Domain track. If you’re coming from finance, actuarial, or banking, your domain knowledge is valuable. The gap to bridge is technical — specifically SQL, some Python, and comfort reading API documentation. Don’t try to become an engineer overnight; become the person on the team who can translate between finance and engineering.

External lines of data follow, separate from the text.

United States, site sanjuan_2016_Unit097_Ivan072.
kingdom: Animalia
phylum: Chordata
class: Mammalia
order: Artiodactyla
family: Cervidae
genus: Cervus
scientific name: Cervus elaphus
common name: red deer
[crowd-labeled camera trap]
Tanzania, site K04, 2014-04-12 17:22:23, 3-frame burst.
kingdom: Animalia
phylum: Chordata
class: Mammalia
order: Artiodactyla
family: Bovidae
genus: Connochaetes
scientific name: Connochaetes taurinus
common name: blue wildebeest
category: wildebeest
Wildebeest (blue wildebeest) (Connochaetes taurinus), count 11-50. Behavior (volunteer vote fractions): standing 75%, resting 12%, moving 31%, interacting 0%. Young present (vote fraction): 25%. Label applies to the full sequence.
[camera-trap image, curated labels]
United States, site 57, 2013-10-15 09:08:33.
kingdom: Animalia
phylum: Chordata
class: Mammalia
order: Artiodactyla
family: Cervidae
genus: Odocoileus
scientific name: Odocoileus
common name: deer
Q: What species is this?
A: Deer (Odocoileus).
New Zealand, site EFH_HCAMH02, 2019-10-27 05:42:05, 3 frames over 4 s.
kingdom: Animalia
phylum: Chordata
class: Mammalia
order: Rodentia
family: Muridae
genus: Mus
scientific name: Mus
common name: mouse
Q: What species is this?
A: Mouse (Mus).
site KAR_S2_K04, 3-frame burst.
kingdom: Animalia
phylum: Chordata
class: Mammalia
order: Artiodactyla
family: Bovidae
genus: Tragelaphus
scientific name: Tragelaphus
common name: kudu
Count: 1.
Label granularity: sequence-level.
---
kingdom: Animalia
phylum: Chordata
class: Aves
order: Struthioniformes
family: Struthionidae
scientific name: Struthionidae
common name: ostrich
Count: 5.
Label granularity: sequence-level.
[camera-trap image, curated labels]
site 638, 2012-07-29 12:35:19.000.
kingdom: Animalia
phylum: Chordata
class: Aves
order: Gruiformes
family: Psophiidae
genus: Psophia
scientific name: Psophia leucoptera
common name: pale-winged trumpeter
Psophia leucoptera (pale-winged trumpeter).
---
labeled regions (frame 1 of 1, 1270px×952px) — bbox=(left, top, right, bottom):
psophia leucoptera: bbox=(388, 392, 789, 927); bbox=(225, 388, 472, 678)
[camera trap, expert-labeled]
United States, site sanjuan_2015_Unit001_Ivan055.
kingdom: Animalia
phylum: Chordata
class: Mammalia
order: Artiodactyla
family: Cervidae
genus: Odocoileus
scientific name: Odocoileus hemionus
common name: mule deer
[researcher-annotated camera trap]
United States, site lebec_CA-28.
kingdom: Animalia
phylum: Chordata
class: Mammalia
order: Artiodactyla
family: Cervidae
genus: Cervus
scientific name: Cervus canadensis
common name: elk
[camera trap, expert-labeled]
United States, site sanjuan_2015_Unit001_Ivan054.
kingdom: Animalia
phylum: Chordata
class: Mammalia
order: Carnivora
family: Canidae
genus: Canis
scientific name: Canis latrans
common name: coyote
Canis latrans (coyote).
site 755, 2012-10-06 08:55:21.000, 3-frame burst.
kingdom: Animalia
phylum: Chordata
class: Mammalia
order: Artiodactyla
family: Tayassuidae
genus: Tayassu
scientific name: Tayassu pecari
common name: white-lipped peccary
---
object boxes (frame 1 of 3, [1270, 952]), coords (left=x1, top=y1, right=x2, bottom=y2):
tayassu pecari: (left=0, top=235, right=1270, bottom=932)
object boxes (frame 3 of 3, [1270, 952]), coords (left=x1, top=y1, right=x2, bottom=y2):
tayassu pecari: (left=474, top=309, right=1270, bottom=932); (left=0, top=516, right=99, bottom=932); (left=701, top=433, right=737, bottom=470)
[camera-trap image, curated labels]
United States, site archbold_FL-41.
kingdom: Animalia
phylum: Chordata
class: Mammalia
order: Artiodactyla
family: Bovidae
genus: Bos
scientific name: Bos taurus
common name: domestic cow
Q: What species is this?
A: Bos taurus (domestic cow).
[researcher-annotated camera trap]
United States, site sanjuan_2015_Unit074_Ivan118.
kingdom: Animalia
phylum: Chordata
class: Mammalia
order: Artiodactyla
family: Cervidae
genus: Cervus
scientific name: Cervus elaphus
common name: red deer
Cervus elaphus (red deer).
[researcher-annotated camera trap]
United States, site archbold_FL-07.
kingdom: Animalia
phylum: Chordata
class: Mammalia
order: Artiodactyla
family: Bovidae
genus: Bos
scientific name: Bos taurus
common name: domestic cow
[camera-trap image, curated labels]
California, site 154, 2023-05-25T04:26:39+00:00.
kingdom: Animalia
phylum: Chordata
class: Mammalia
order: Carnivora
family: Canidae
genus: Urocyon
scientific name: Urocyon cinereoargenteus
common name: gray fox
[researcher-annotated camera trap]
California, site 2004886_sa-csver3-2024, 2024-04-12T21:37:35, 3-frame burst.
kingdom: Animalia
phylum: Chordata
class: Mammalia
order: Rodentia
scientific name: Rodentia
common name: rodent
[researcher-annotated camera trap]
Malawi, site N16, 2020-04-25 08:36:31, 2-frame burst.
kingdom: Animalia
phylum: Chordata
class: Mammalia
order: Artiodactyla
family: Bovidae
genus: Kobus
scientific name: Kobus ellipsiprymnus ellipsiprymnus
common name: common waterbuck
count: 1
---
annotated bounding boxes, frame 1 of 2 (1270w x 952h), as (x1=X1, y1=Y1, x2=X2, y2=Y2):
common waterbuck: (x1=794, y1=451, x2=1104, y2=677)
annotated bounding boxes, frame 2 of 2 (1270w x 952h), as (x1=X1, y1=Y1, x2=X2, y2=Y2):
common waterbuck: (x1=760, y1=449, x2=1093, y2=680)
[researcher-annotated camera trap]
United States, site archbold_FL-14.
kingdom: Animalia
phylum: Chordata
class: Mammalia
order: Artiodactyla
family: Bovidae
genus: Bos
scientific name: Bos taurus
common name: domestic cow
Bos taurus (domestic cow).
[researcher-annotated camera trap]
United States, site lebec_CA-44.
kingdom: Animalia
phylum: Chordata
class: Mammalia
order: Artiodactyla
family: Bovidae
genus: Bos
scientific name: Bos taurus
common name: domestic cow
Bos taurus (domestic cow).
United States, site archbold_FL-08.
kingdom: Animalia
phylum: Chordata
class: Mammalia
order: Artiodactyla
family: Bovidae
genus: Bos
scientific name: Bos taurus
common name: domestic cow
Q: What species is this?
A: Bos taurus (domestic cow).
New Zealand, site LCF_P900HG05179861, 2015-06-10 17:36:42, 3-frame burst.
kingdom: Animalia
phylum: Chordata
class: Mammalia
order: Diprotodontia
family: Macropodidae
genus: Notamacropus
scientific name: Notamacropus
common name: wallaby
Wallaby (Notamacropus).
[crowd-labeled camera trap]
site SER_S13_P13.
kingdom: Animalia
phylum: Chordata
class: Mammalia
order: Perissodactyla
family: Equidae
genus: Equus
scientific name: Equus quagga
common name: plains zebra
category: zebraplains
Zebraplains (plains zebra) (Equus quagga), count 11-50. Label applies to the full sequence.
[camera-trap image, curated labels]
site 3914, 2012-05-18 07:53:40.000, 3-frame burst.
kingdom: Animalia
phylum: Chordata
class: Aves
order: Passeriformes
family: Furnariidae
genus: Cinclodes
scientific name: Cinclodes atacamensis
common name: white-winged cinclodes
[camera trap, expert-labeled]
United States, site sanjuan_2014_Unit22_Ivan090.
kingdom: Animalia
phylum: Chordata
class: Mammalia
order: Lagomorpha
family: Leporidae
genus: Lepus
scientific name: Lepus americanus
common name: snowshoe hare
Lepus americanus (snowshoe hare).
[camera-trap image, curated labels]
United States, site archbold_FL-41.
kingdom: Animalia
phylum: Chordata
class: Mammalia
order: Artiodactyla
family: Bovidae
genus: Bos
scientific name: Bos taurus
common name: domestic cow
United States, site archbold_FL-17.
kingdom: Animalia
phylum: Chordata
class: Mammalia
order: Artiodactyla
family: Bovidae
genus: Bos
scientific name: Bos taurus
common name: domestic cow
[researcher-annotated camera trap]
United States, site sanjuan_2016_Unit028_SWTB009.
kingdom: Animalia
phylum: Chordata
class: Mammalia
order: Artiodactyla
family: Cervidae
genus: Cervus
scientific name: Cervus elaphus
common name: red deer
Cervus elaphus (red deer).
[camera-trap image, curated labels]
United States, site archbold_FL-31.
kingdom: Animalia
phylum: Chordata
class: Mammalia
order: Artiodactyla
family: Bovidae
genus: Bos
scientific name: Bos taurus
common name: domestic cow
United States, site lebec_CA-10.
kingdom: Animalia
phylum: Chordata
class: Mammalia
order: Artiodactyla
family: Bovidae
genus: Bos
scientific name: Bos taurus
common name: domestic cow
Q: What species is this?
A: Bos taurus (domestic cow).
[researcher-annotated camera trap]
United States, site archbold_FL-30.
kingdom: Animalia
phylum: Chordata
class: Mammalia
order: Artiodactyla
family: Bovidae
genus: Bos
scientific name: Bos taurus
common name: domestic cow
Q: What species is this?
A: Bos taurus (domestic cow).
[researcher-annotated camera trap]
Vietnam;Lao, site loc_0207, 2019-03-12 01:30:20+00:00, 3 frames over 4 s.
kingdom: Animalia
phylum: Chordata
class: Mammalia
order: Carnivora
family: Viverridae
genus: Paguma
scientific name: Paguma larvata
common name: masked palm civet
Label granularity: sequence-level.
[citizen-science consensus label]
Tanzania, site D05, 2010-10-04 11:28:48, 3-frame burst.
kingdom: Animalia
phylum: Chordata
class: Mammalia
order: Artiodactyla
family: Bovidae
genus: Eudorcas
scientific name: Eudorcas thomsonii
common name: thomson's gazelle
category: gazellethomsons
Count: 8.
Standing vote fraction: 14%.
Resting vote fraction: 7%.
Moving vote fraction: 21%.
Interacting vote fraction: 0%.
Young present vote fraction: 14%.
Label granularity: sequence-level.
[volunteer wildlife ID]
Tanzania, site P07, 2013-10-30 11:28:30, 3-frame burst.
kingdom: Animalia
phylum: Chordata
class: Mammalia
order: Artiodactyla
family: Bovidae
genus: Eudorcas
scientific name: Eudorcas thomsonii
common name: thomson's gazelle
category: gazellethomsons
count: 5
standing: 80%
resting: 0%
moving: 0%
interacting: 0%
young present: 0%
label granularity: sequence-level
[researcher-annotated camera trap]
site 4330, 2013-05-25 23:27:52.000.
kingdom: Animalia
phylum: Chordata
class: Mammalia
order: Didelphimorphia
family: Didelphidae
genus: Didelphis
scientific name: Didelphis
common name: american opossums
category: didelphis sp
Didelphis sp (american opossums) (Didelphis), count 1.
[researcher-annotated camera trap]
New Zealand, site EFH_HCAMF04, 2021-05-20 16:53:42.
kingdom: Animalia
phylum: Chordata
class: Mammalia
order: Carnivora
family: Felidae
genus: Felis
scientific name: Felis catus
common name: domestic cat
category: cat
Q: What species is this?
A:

What the jobs actually pay

India, early 2026:

  • Software engineer, fresh graduate (top-5 fintech): ₹20–40 LPA
  • Software engineer, 3–5 years: ₹40–80 LPA
  • Principal engineer (payments infrastructure): ₹1–2 crore, with the top being higher at infra-focused companies
  • Data scientist (underwriting/risk): ₹25–60 LPA depending on experience
  • Product manager, fresh graduate: ₹22–45 LPA
  • Compliance/regulatory specialist: ₹12–35 LPA — quietly well-paid and severely undersupplied

Fintech pays a notable premium over the broader tech market because (a) regulatory complexity limits who can hire and (b) the unit economics of the business can actually support the salaries.

Further reading

  • For the payments rails: Payments Systems in India: A Primer by the RBI. Dry but authoritative, and the single best primer on how UPI, IMPS, NEFT, and RTGS actually work.
  • For lending: The End of Alchemy by Mervyn King. Not India-specific but the clearest explanation of why credit risk is fundamentally hard.
  • For the sector as a whole: BCG’s Fintech in India annual report and Inc42’s Indian fintech database — both are free and give you real numbers rather than press-release hype.
  • For the work day-to-day: the engineering blogs of Razorpay, Zerodha, and CRED are underrated windows into what the work actually feels like.